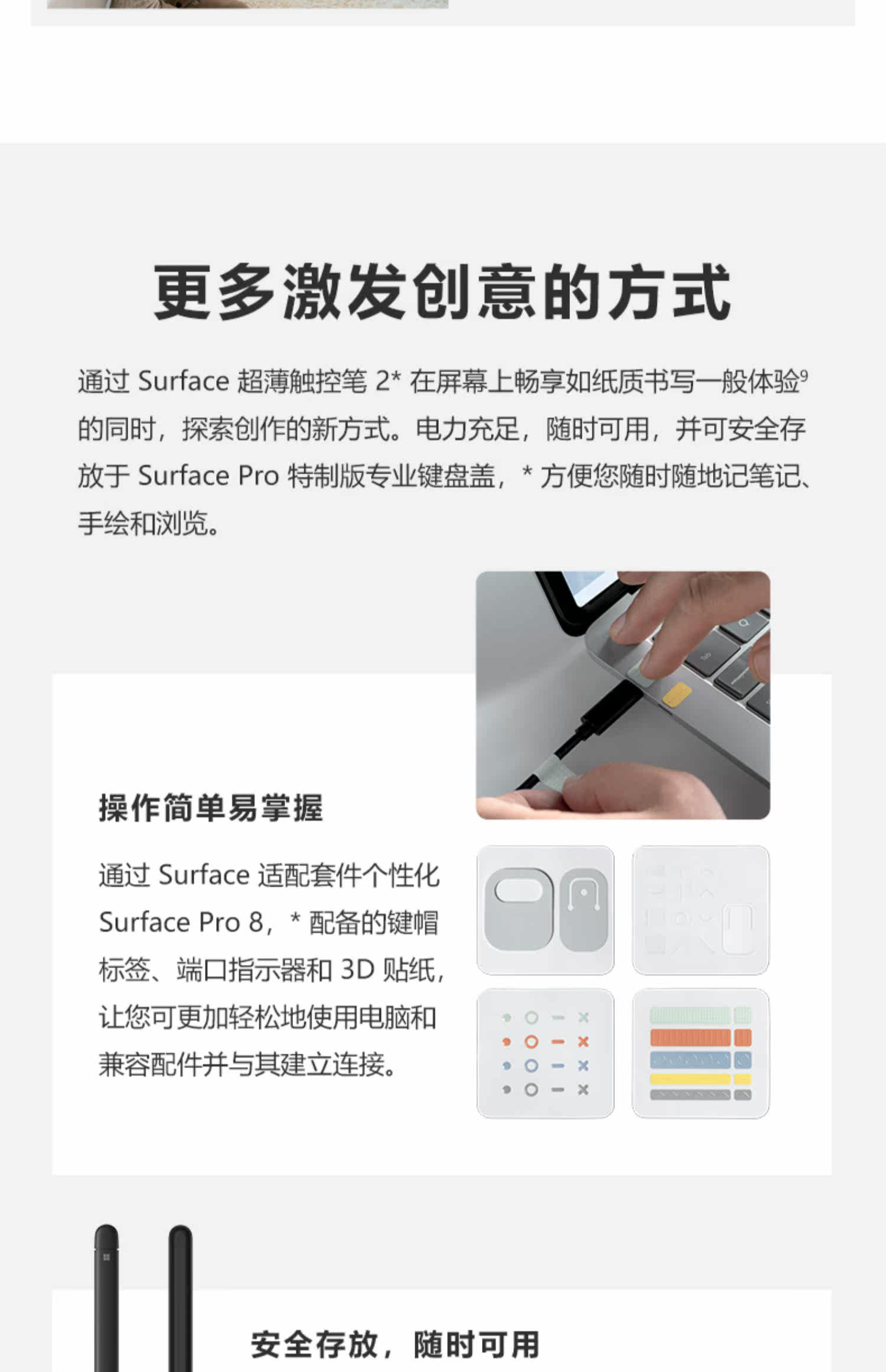 更多激发创意的方式

通过 Surface 超薄触控笔 2* 在屏幕上畅享如纸质书写一般体验$^9$的同时，探索创作的新方式。电力充足，随时可用，并可安全存放于 Surface Pro 特制版专业键盘盖，* 方便您随时随地记笔记、手绘和浏览。

操作简单易掌握

通过 Surface 适配套件个性化 Surface Pro 8，* 配备的键帽标签、端口指示器和 3D 贴纸，让您可更加轻松地使用电脑和兼容配件并与其建立连接。

安全存放，随时可用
== == ==
### Directions
An exact copy of every entry, pictures left out, is what to write here.

### Solution for this problem
 更多激发创意的方式

通过 Surface 超薄触控笔 2* 在屏幕上畅享如纸质书写一般体验$^9$的同时，探索创作的新方式。电力充足，随时可用，并可安全存放于 Surface Pro 特制版专业键盘盖，* 方便您随时随地记笔记、手绘和浏览。

操作简单易掌握

通过 Surface 适配套件个性化 Surface Pro 8，* 配备的键帽标签、端口指示器和 3D 贴纸，让您可更加轻松地使用电脑和兼容配件并与其建立连接。

安全存放，随时可用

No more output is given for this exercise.